The situation resembles a classic market hangover after a prolonged celebration. For the past year and a half, the industry has been operating in gold rush mode, where the main commodity was shovels—that is, chips from NVIDIA and their equivalents. However, now the focus is shifting from those who build the infrastructure to those who are supposed to earn money on it. When Microsoft, Google, and Meta spend tens of billions of dollars on data centers, shareholders want to see not just beautiful demo videos on Twitter, but concrete figures in profit and loss reports. So far, these figures are not impressive, which has sparked the current wave of skepticism.
Asian markets reacted to what is happening particularly sharply, since this is where the key production nodes of the AI economy are concentrated. Shares of component suppliers and equipment assemblers began losing value, following their American customers. Investors realized that if big tech in the US decides to slow down equipment purchases due to low profitability of software solutions, then everyone will suffer along the chain—from producers of lithographic machines to chip testing plants. This creates a domino effect that is difficult to stop with simple statements about a bright future.
The problem also lies in so-called "bubbly" valuations. When company multiples skyrocket based solely on expectations, any slowdown in growth rates is perceived as a catastrophe. We are now witnessing this exact process of value reassessment. The market is trying to find the bottom and understand which part of companies' value is provided by real business, and which part is pure hype around neural networks. At the same time, it is important to understand that the technology itself is not going anywhere, but the financial landscape around it is clearly changing.
Many analysts draw parallels with the dot-com crash, but the situation now is somewhat different. In 2000, companies often didn't even have a business model, whereas today technology giants have enormous cash flows from their core business. Nevertheless, pressure on the AI direction will only grow. Companies can no longer justify massive capital expenditures simply by the need to "be in the race." Now they will have to prove that their products based on large language models are actually needed by customers and that customers are willing to pay for them.

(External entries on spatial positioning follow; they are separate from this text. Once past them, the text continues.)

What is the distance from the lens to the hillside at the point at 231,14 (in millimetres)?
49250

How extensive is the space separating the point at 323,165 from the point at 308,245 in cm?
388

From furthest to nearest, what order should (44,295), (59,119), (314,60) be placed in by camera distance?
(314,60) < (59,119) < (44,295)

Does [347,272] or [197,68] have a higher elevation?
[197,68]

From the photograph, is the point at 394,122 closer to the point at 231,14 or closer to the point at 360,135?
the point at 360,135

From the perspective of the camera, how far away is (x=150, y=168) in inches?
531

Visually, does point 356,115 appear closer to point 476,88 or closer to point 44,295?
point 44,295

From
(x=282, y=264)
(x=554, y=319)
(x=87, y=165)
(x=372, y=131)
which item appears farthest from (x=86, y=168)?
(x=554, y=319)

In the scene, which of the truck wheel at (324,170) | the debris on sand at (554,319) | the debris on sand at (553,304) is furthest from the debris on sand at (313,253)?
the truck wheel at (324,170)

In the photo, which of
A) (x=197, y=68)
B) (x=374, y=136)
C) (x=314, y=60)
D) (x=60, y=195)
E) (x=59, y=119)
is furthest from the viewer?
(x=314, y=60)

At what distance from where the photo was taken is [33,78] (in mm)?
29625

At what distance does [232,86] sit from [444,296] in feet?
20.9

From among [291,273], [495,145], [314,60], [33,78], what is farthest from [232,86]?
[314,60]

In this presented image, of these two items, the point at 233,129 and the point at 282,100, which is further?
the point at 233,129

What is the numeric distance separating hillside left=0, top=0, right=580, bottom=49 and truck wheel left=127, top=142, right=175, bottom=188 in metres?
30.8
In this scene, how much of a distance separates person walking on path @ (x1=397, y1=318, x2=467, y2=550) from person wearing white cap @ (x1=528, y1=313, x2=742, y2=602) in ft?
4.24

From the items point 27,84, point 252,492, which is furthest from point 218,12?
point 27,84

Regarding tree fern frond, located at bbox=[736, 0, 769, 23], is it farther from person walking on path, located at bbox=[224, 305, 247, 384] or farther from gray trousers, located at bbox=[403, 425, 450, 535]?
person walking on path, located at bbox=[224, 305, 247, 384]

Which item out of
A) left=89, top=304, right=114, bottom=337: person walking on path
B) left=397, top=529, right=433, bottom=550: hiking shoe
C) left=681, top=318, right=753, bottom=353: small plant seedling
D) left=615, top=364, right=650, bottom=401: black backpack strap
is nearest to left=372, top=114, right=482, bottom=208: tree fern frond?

In the coming months, we will likely see the market divide into those who managed to monetize AI and those who simply burned investors' money. This is a healthy purification process, although for many portfolios it will prove quite painful. The period of easy money is over, and now the AI industry will have to mature and learn to live under strict financial discipline, where every dollar spent on GPU must return with a profit.
Key takeaway: The market stopped believing in magic and started demanding Excel spreadsheets. Will AI developers be able to show real profit before investors become completely disillusioned?